[Consigne]
Répondez aux questions suivantes d'après l'extrait ci-dessous sur la pêche du bar.
1. À partir de quelle date une dérogation est-elle accordée aux pêcheurs ?
2. Auprès de qui la plainte a-t-elle été déposée ?
3. Qu'ont réclamé les associations de défense des océans ?

Il est interdit aux navires de pêche de l’Union, ainsi qu’à toute pêcherie commerciale exerçant ses activités depuis la côte, de pêcher le bar européen (Dicentrarchus labrax) [...] ou de détenir à bord, de transborder, de transférer ou de débarquer du bar européen capturé dans cette zone.
Article 11 du règlement de l'Union Européenne du 30 janvier 2023
Une dérogation est accordée aux pêcheurs à partir du 1er avril et jusqu'à la fin de l'année 2023. En attendant, aucun bar ne peut être prélevé. "Nous avons décidé de porter plainte pour la pêche illégale de cette espèce de poisson", abonde la chargée de mission de l'association de protection de l'océan.
France 3 Normandie a pu consulter la plainte déposée auprès du procureur du Havre. Il est reproché au pêcheur belge "un délit de pêche d'une espèce à une période interdite", "un délit de débarquement, transbordement des produits de pêche", "un délit de mise en vente, vente, stockage, transport de poissons de la pêche irrégulière" et "un délit d'absence de pesée".
La direction des affaires maritimes du port du Havre a été contactée par l'association Bloom. Pour l'heure, elle n'aurait obtenu aucune réponse des autorités portuaires suite à cet incident. Si cet exemple semblerait isolé, il est difficile de quantifier le nombre de délit de pêche au port du Havre. Les associations de défense des océans ont réclamé des rapports chiffrés. Pour l'heure, leurs demandes restent sans réponse.

[Données présentées]
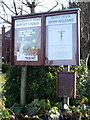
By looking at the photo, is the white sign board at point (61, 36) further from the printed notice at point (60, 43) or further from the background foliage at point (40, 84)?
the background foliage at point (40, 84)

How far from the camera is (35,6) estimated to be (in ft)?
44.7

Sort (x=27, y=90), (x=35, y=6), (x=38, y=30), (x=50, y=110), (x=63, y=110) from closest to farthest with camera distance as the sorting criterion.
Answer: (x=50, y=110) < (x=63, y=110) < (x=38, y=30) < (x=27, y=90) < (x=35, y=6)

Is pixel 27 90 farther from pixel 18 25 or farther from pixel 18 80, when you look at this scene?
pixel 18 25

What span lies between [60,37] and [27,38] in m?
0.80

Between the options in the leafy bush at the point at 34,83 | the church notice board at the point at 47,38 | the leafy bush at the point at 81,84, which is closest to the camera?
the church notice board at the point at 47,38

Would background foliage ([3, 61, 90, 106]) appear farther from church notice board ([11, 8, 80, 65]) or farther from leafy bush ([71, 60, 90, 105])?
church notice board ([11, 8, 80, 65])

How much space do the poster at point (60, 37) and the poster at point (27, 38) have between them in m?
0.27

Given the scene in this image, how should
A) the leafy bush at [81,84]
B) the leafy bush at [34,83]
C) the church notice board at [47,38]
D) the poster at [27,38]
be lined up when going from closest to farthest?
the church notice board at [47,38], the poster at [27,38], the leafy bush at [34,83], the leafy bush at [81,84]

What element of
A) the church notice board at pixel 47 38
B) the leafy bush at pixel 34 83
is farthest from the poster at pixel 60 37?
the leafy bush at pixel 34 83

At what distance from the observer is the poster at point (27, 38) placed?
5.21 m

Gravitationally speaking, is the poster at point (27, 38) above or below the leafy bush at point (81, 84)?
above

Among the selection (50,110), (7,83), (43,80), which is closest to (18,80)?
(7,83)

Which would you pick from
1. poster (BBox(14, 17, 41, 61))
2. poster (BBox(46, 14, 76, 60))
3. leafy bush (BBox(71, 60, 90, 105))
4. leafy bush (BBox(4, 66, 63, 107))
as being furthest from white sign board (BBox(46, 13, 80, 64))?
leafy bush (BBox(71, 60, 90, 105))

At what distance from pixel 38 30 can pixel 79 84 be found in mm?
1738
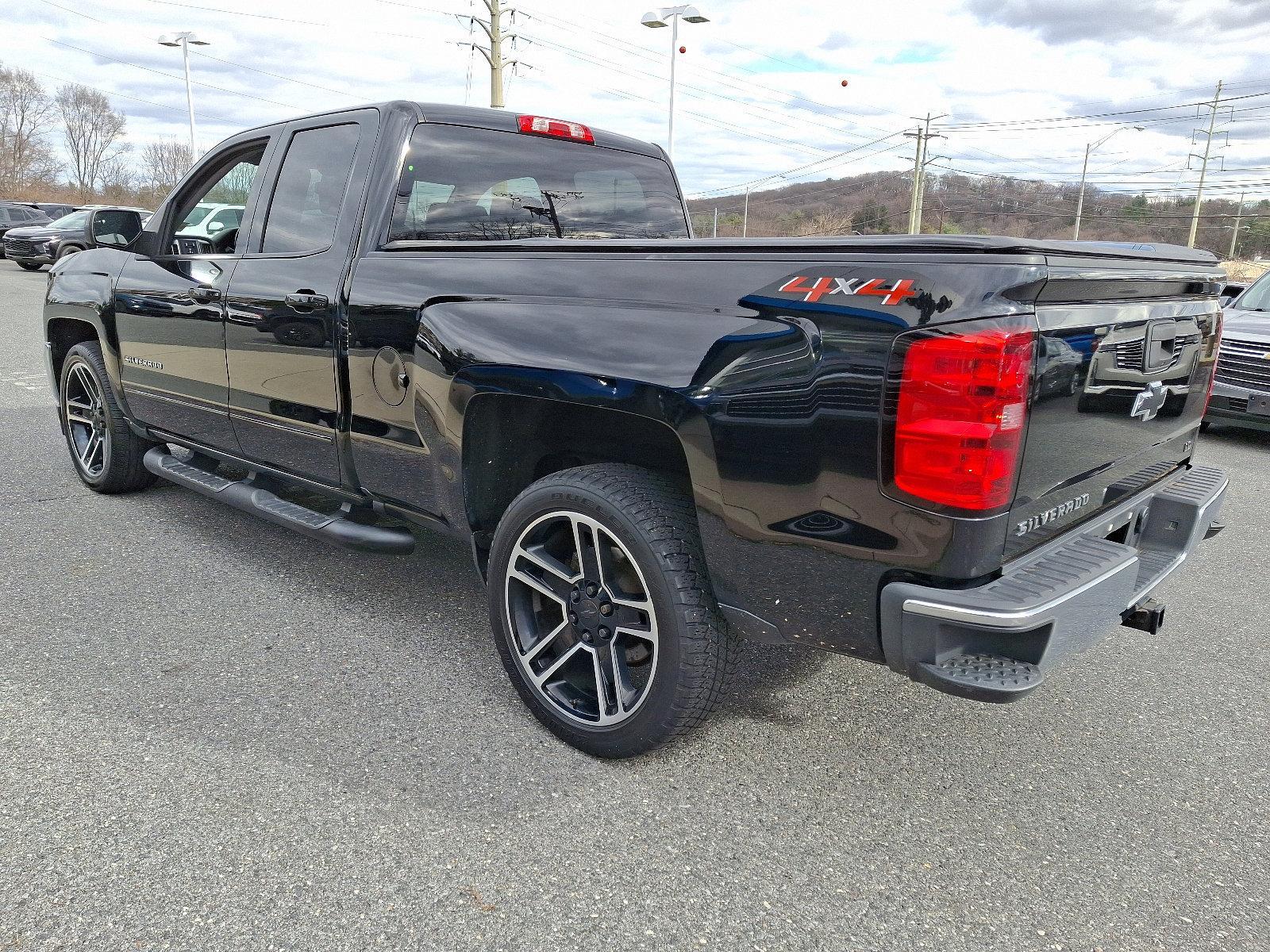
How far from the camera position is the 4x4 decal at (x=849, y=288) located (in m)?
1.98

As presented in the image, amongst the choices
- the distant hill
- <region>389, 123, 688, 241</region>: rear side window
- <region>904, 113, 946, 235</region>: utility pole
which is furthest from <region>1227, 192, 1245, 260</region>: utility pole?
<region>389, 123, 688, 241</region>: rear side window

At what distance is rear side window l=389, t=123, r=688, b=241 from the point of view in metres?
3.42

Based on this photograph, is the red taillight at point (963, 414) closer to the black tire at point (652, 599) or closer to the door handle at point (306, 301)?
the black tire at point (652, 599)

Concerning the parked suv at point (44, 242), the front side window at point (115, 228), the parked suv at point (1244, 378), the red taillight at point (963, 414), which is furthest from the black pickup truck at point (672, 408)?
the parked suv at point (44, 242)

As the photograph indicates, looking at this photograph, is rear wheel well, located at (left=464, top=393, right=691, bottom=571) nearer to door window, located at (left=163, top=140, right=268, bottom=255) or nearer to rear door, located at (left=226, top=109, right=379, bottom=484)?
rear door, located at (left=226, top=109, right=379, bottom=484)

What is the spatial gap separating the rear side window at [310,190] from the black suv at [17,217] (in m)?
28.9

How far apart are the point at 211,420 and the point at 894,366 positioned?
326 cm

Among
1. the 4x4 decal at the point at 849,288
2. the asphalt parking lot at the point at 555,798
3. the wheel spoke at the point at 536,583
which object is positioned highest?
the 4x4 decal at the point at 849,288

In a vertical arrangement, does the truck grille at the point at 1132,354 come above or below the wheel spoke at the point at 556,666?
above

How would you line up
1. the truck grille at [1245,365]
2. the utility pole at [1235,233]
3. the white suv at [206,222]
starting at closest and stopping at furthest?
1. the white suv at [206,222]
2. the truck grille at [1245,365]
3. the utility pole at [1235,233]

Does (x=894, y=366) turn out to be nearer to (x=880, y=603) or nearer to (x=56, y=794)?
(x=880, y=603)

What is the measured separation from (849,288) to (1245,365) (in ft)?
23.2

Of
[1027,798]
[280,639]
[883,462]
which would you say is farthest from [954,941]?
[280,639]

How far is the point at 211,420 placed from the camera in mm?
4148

[Réponse attendue]
1. À partir du 1er avril.
2. Auprès du procureur du Havre.
3. Des rapports chiffrés.